If only you could find all this information in one place…
This is what my newest dashboard attempts. It is a network of categorically-grouped Data School blogs, connected by association.
It is a graphical representation of all the topics written about. You can use it to see what Data Schoolers have written about, find recommendations for your topic of interest, or even understand how the networking algorithm works.
Here is a demo of how you might use it.
So How Does it Work?
Web-Scraping the Data
I have a small addiction to web-scraping the Data School website. In my first week at the Data School I wrote this blog about how to sneakily download all the Data School’s blog information. While for that blog I only needed the blog titles and authors, now I need the whole blog text itself. To do this, I used Alteryx to download each blog page, then I used regex to find the individual blog links, and downloaded those as well.
After some removing of HTML tags I used Alteryx’s Text Pre-processing tool to convert each word in the body text of the articles to its root word, removed punctuation and removed stop words (such as “for” and “or”). Then I created the Count Vectorized data for each document – this is a column per word, where each row is a count of that word’s occurrences in the given blog. This can be achieved in Alteryx with a combination of the Text to Columns, Summarize and Cross-Tab tools.
Plotting the Points
If I want to plot the above data in Tableau, the biggest challenge is deciding where to place each point. These need to be arranged in a sensible way – blogs of the same topic should be plotted close to each other, and blogs of different topics should be plotted far apart.
This challenge can be thought of as a problem of dimensionality reduction. The vectorised word counts of each blog encodes the information about association. Blogs that use the words “batch macro”, for example, should be grouped together. However, there are over 8000 unique words over the blogs. This means our vectorised words data is 8000-dimensional! So how do we plot 8000-dimensional data on two dimensions?
I tried three popular dimensionality-reduction algorithms to achieve this – PCA, t-SNE, and UMAP. I will not go into detail on how these algorithms work – perhaps that is a topic for another blog. After some tweaking the UMAP algorithm generated X and Y coordinates that looked good when I plotted the points in Tableau – those coordinates are the point locations on the dashboard.
Drawing the Lines
Building the lines between points is a relatively simple task. Firstly, I create a correlation matrix of documents based on their vectorised words. This gives a 0 to 1 score for the association between each document. I use only strong associations to draw these lines. (“Strong associations” in this case is arbitrarily defined as a correlation > 0.6). To arrange the data for use in Tableau, I transposed the correlation matrix – this is a common way to arrange a correlation matrix for Tableau plotting.

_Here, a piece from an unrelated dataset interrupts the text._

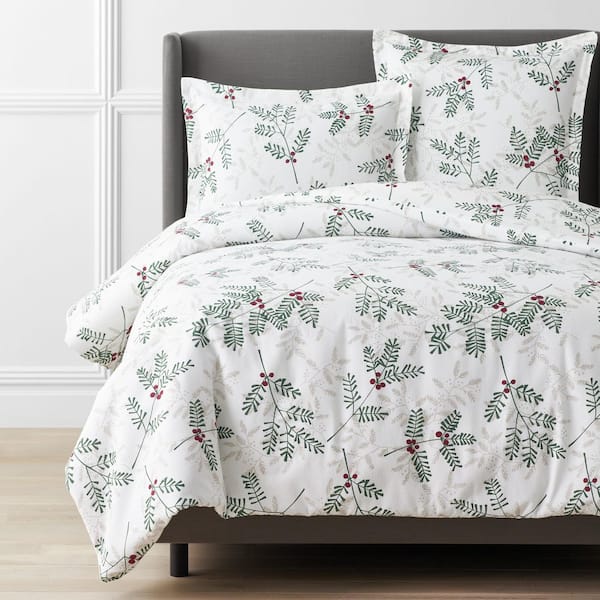 The Company Store Legends Hotel Berry Sprig Velvet Flannel Green Multi Queen Cotton Duvet Cover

Then I needed to created two points – a “from” point and a “to” point – for tableau line-chart plotting. To do this I union the data to itself, with one copy of the data taking the “from” point UMAP coordinates, and the other copy taking the “to” point UMAP coordinates. After some formatting, filters and parameter actions the finished dashboard was built!
I envision this visualisation as a way of navigating data school blogs. If there is a blog you like, you can search it and find similar blogs. If there is a topic you are interested in you can find all the blogs on that topic in one area.
Feel free to play around! I find the associations between each blog interesting. Try searching for “dashboard week” – you will see the centre of the network light up with blogs!